There’s no easy way out of food hardship in Valley


For anyone who fails to see the direct connection between an anemic economy and surging food hardship and hunger in the Mahoning Valley, a pair of credible national reports provides more than ample enlightenment.

Last month, the U.S. Bureau of Labor Statistics reported the Youngstown-Warren-Boardman Standard Metropolitan Statistical Area ranked first in the nation in the scope of total job losses in 2017.

Then just last week, the Food Research & Action Center, a national anti-hunger advocacy group, reported that this region ranks second highest among U.S. metro areas in its degree of food hardship, food deserts and hunger.

Taken together, the reports stand as a clarion call for continued aggressive efforts on local, state and federal plains to stimulate economic revitalization for the long term and to meet the crisis needs of tens of thousands of individuals and families in our region for the short term.

The report, conducted in association with the Gallup polling organization, paints a gloomy portrait of the scope of food hardship in America at a time when in some parts of the nation, the economy sizzles.

What is being asked – In the editorial on food hardship in the Mahoning Valley, which organization reported that the Youngstown-Warren-Boardman area ranked first in the nation in total job losses in 2017?

Data to examine –
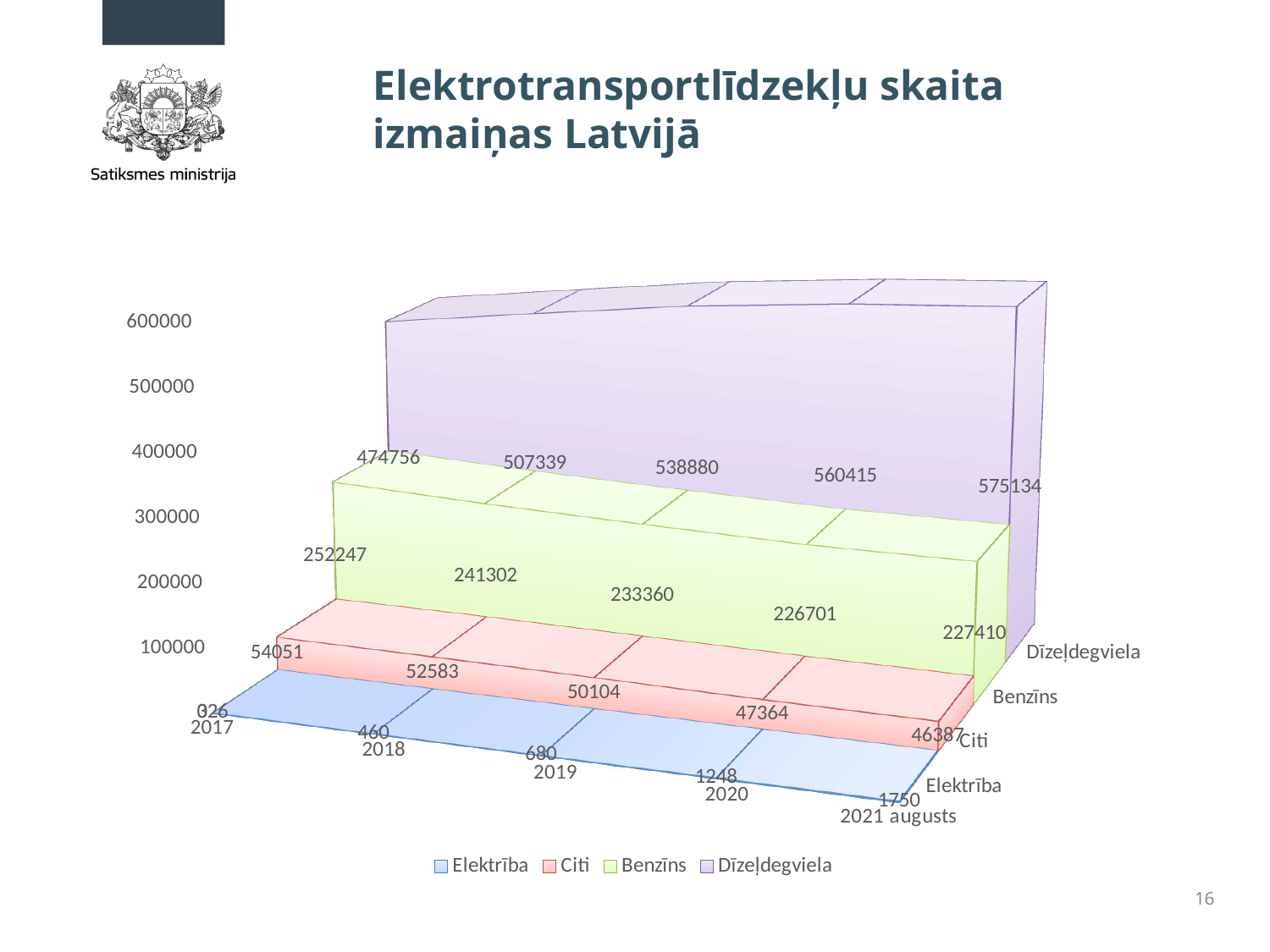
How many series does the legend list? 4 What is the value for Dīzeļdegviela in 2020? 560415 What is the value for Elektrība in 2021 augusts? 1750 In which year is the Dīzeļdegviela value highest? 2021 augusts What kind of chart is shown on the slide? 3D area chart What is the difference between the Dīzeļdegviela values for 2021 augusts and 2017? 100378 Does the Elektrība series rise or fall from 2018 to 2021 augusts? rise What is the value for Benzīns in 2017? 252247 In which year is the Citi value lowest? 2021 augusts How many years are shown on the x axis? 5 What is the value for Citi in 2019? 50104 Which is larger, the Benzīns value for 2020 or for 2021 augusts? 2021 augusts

---

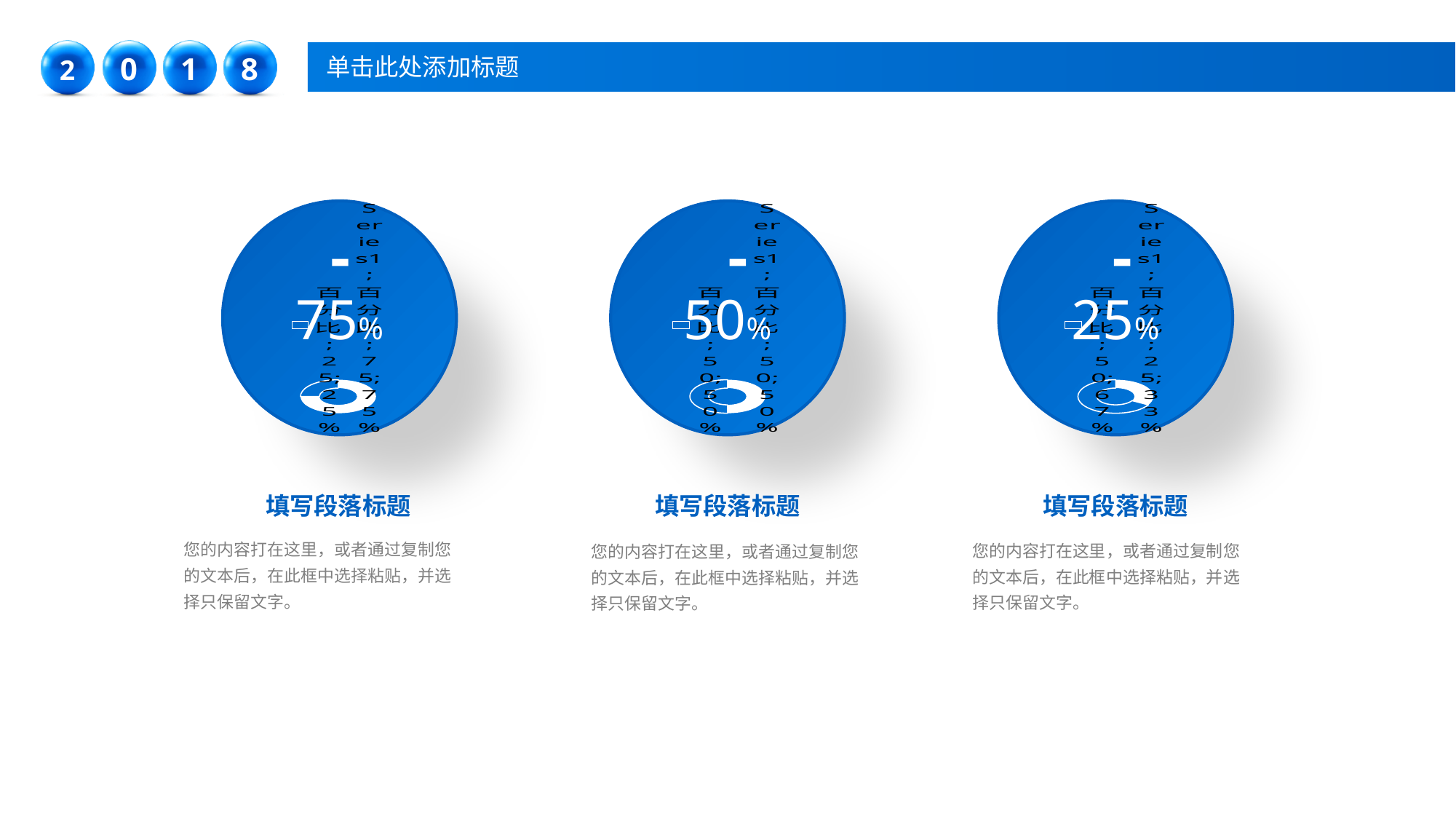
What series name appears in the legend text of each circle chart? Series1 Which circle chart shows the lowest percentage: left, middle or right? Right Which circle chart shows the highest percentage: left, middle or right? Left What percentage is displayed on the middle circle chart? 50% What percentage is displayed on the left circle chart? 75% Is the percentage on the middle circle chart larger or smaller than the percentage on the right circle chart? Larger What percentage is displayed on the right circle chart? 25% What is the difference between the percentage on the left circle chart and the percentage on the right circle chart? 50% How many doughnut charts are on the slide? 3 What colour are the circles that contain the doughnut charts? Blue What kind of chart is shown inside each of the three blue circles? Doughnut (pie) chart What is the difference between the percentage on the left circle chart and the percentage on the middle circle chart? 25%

--

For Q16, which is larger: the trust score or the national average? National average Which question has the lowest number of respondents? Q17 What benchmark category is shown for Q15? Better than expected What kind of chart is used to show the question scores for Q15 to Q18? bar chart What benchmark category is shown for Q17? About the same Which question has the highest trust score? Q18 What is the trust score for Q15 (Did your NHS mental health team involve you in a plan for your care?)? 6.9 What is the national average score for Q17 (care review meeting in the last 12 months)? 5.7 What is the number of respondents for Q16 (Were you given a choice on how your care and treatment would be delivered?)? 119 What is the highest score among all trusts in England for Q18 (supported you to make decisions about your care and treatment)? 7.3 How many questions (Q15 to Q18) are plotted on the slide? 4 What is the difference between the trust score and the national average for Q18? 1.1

Completed task – The U.S. Bureau of Labor Statistics